Hamas-controlled health officials claim that the war has resulted in the deaths of over 46,000 Palestinians in Gaza, but these do not differentiate between combatants and civilians. The numbers also do not account for misfired rockets launched from Gaza and into Israel. 

Israel and Hamas previously reached a ceasefire agreement in November 2023, with Hamas releasing over 100 hostages in exchange for hundreds of Palestinian prisoners held for terror- and other violence-related convictions in Israel. 

Aviva Siegel, a former hostage released during the November 2023 temporary ceasefire agreement, now campaigns on behalf of those still in captivity, including her husband. On the day of Hamas' attack, terrorists stormed the Siegels' home in Kibbutz Kfar Aza and drove the elderly pair to Gaza in the couple's own car.

"It was very difficult for me to understand at the beginning what I was doing in Gaza in my pajamas," Siegel told The Christian Post about her time as a hostage. "We just didn't understand because we're peacemakers. We want good for the whole world, and we want good for the people who live in Gaza."

"They took us from this world," she added. "We weren't allowed to feel; we weren't allowed to cry. I'll never understand the brutal way the terrorists treated Keith and me. I was scared all of the time they were going to kill us.
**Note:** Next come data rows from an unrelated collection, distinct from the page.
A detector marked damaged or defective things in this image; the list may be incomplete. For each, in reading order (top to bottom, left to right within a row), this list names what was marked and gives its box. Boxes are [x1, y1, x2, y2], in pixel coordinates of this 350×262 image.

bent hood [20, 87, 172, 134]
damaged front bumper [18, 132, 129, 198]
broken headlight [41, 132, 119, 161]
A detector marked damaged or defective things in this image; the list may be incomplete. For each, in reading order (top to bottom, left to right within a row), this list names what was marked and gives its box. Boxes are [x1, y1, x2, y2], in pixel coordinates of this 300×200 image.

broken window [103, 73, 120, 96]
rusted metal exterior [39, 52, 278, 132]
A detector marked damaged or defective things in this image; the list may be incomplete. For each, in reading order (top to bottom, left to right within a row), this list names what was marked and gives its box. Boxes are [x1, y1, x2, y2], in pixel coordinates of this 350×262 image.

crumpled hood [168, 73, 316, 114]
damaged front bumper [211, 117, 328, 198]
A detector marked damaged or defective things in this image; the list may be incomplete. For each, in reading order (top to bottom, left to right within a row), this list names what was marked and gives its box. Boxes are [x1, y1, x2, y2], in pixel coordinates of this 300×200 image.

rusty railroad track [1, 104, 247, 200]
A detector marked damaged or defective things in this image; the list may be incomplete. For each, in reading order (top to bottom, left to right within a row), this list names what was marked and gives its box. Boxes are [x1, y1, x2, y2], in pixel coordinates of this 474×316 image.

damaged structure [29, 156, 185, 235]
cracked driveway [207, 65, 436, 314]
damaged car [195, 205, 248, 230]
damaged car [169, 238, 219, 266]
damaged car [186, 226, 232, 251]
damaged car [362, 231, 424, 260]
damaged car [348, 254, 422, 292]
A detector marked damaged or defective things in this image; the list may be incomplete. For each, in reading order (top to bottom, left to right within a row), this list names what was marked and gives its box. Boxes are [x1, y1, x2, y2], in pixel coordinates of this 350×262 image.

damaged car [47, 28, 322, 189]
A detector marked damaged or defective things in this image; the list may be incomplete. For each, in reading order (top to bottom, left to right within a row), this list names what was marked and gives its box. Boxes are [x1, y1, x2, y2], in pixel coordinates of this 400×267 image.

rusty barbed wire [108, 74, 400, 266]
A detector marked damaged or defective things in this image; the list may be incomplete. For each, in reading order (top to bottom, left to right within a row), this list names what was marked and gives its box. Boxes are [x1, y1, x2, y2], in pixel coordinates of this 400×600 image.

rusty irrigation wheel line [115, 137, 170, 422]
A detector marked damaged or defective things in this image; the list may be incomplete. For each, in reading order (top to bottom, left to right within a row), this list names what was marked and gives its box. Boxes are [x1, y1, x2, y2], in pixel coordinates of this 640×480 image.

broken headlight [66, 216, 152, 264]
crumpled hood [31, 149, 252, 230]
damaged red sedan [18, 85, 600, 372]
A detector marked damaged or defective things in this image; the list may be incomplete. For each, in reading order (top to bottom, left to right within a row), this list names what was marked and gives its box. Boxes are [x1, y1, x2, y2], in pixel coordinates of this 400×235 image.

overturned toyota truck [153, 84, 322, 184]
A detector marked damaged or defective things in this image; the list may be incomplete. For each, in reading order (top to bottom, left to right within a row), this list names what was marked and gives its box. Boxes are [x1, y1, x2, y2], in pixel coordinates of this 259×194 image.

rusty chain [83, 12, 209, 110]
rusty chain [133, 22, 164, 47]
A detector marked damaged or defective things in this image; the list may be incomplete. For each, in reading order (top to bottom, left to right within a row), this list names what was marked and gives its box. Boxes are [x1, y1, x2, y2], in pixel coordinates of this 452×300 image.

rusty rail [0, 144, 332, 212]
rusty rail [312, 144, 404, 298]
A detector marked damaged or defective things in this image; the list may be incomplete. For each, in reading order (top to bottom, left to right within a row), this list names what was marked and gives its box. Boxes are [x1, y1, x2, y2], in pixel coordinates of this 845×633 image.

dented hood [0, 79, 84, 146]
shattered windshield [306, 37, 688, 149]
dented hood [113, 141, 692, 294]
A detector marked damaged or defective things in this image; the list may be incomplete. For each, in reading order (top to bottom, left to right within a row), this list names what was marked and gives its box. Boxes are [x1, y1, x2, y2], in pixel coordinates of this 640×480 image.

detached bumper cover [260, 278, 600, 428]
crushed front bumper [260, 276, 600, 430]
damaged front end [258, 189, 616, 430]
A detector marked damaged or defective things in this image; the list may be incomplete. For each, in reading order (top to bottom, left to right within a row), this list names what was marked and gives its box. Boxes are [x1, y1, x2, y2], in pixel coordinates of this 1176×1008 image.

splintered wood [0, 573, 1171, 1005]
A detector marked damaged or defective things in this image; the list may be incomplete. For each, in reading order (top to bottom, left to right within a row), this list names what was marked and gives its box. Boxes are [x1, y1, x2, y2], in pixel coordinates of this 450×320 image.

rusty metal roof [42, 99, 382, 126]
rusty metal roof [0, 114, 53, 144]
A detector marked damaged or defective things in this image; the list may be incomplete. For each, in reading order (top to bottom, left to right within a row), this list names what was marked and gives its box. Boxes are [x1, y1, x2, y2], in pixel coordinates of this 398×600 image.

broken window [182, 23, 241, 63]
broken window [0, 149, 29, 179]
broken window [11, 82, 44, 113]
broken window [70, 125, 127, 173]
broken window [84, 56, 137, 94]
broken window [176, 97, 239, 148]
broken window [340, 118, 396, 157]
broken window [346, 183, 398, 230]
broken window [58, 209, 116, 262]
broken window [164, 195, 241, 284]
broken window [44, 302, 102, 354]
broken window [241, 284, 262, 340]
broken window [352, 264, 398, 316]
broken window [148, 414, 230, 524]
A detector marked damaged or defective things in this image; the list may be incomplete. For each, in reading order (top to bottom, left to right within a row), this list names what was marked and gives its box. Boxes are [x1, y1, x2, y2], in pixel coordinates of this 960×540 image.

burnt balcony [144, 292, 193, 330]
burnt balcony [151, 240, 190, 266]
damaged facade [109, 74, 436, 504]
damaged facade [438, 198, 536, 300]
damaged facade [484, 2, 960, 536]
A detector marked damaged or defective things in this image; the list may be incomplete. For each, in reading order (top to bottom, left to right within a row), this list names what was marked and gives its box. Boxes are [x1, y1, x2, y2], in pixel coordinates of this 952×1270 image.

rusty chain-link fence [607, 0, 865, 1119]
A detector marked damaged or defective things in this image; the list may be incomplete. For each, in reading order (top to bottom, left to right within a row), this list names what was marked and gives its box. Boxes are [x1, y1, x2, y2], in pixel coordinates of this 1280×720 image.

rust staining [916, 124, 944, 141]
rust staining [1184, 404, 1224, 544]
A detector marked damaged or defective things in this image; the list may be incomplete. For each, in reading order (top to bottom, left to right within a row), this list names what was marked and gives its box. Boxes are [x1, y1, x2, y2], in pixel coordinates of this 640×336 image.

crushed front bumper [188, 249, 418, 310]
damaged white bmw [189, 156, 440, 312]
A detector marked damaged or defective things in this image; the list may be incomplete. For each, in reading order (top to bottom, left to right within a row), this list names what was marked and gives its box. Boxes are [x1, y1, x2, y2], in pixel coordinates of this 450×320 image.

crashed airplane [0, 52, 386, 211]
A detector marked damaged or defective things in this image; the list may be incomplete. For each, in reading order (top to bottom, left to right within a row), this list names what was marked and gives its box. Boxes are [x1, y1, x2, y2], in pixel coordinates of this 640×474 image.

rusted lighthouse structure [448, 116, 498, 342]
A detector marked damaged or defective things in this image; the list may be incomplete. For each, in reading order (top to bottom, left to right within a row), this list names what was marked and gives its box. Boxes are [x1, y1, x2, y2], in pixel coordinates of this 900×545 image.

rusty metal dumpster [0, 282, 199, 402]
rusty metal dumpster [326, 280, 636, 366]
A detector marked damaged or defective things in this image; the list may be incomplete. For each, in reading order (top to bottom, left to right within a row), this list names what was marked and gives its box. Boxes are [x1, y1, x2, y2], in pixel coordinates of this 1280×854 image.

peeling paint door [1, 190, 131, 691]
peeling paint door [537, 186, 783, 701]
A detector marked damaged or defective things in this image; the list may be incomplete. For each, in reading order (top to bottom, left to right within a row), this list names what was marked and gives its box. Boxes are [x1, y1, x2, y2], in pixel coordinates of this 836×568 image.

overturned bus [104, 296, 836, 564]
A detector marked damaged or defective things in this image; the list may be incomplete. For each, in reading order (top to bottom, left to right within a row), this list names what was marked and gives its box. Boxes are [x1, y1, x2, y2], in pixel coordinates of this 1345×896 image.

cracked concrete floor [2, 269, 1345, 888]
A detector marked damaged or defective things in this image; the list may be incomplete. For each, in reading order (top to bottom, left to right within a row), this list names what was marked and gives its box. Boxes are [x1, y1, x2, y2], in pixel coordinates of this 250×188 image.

They just did what they wanted; they played with our lives."

According to Siegel, Hamas starved its captives and sexually abused the young girls in captivity by treating them like "dolls." Siegel also spent time underground during her captivity, where she and her husband could barely breathe due to the lack of ventilation in the tunnel.

"I remember not only thinking that I might die or Keith might die, but I was scared to look at him, just scared to look at his chest going up and down and then maybe see death," the former hostage recalled.